Pull out every line of the listing below that contains the word "camera". Case counts, so capital and small letters must match.

◆ **Material to process**
################

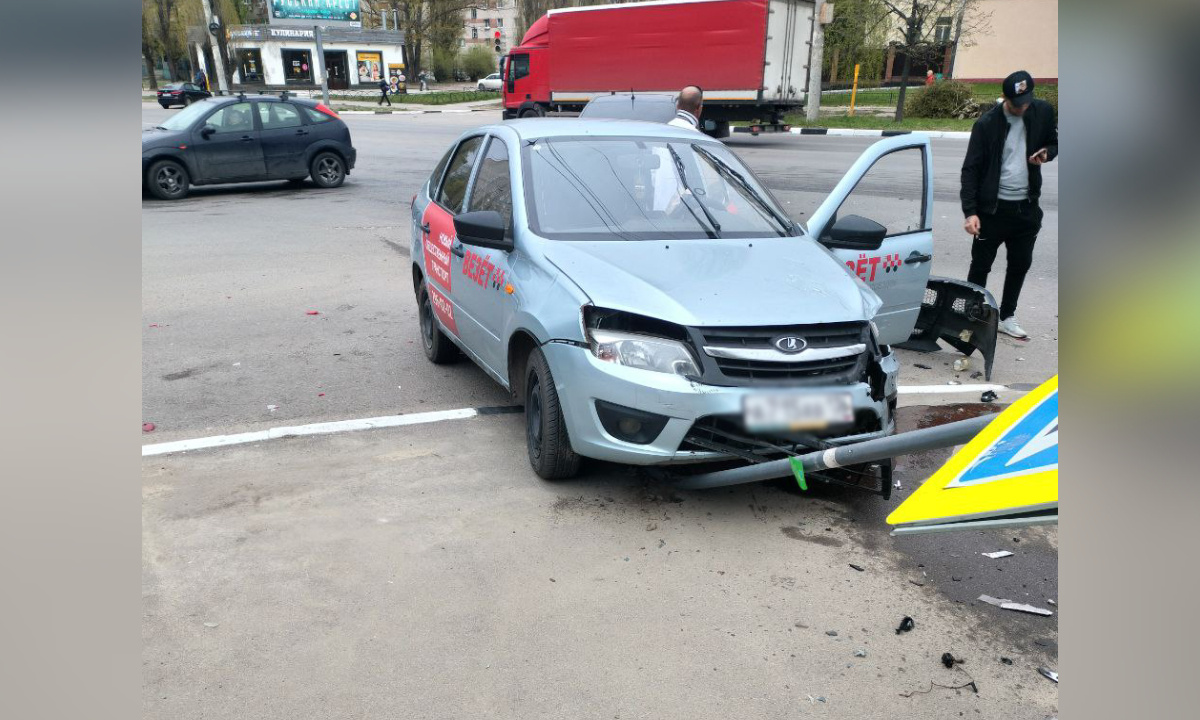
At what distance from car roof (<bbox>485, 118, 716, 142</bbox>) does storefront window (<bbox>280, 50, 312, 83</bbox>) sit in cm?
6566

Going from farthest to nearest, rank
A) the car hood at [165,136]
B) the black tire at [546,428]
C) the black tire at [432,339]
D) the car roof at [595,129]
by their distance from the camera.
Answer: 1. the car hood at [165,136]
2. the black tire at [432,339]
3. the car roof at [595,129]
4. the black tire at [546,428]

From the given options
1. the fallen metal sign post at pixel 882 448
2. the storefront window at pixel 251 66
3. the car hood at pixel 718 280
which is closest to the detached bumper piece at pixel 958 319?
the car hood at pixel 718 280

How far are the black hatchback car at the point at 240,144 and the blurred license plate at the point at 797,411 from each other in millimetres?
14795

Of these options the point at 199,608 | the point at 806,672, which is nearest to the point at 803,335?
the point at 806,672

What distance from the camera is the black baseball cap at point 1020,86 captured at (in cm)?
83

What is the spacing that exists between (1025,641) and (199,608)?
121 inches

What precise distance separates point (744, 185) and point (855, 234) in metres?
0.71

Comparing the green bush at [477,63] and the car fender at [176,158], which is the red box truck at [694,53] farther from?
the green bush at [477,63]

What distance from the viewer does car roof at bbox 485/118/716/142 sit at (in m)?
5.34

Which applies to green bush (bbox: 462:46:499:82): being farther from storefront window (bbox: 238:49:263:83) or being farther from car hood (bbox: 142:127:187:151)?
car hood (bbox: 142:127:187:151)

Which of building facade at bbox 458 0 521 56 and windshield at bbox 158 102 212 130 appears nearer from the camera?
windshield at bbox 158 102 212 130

################

◆ **Result**
by their distance from the camera.
What distance from the camera is the black baseball cap at point 1020,86 captured at (in cm)?
Which of building facade at bbox 458 0 521 56 and windshield at bbox 158 102 212 130 appears nearer from the camera?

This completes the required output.